## [WHAT TO PRODUCE]
What's needed is a word-for-word retyping of the entries below, pictures omitted.
** PROVIDED DATA follows **
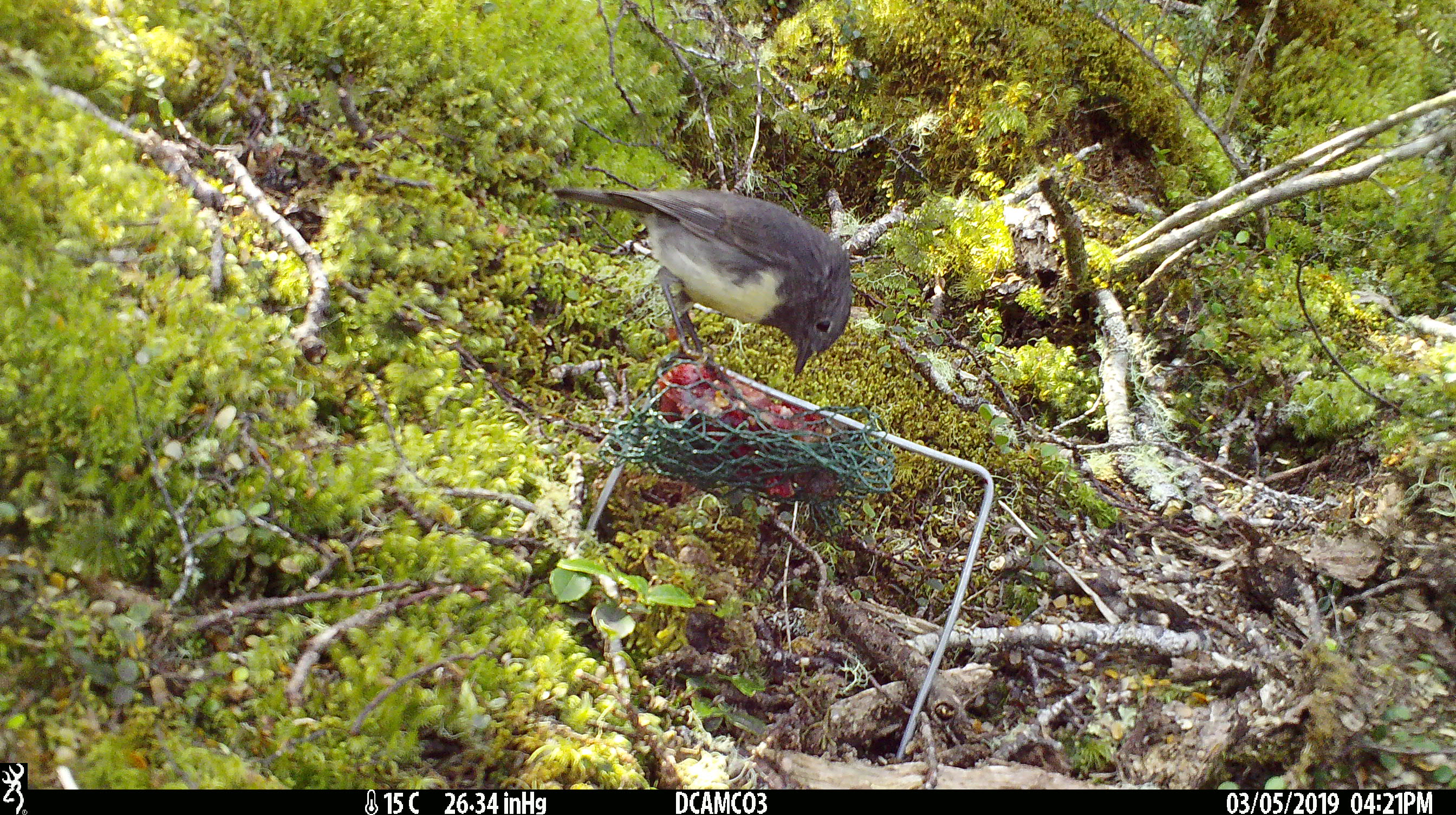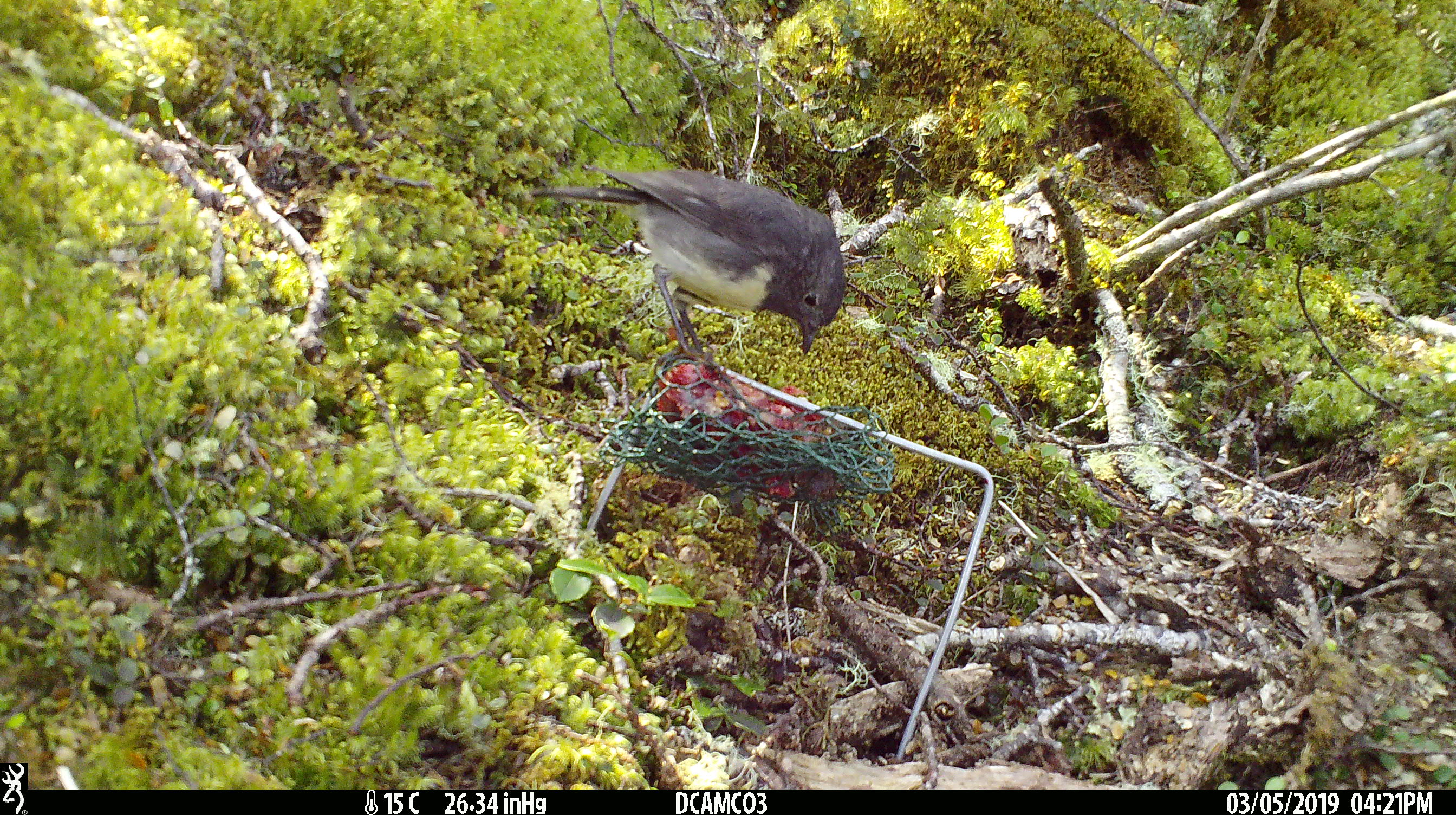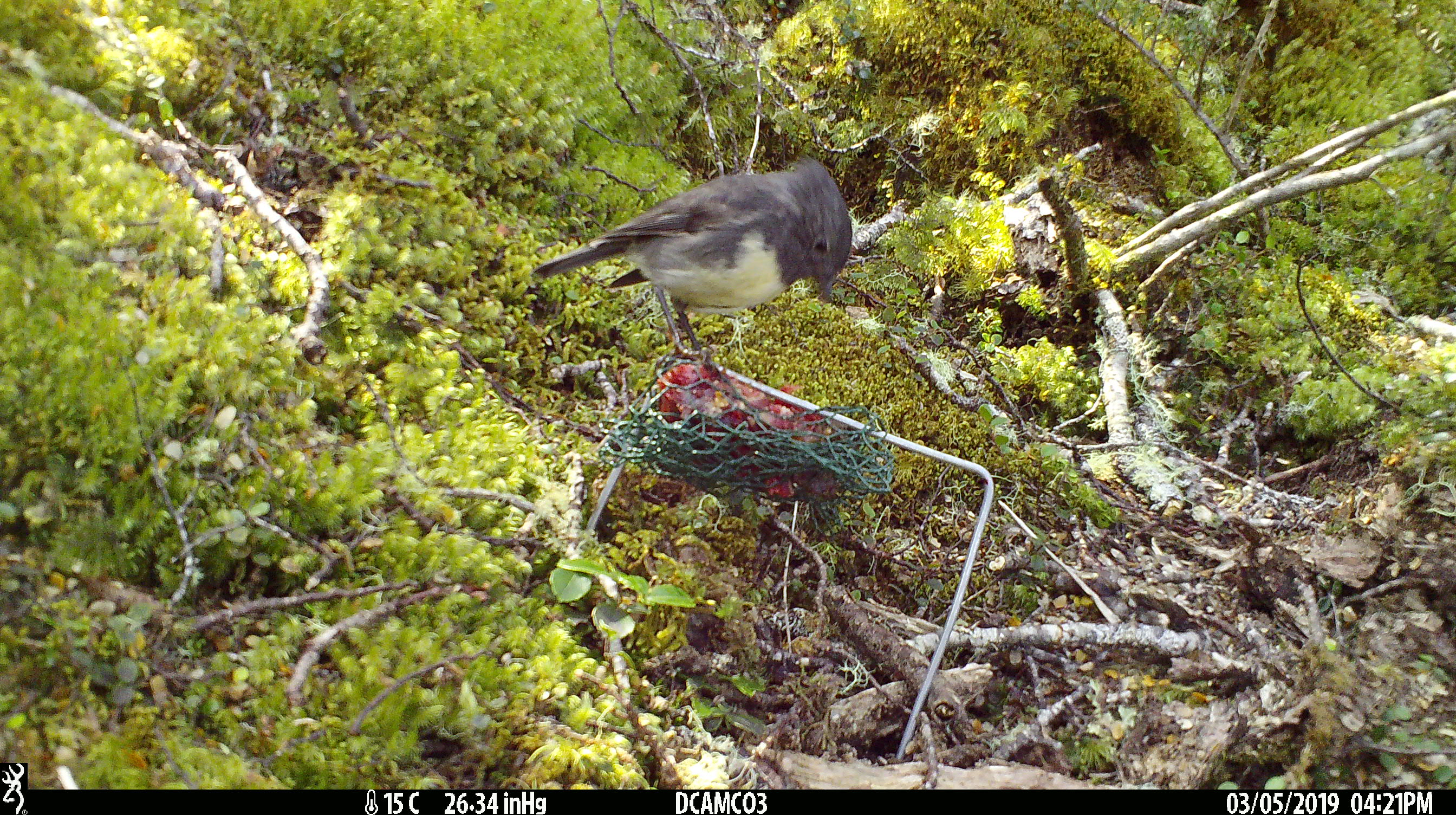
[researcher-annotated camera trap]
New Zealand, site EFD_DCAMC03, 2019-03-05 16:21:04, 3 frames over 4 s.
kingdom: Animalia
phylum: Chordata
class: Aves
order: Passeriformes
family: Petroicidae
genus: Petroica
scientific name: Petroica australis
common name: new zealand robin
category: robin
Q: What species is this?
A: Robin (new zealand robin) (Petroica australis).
** End of PROVIDED DATA **
## [ANSWER FOR THIS EXERCISE]
[researcher-annotated camera trap]
New Zealand, site EFD_DCAMC03, 2019-03-05 16:21:04, 3 frames over 4 s.
kingdom: Animalia
phylum: Chordata
class: Aves
order: Passeriformes
family: Petroicidae
genus: Petroica
scientific name: Petroica australis
common name: new zealand robin
category: robin
Q: What species is this?
A: Robin (new zealand robin) (Petroica australis).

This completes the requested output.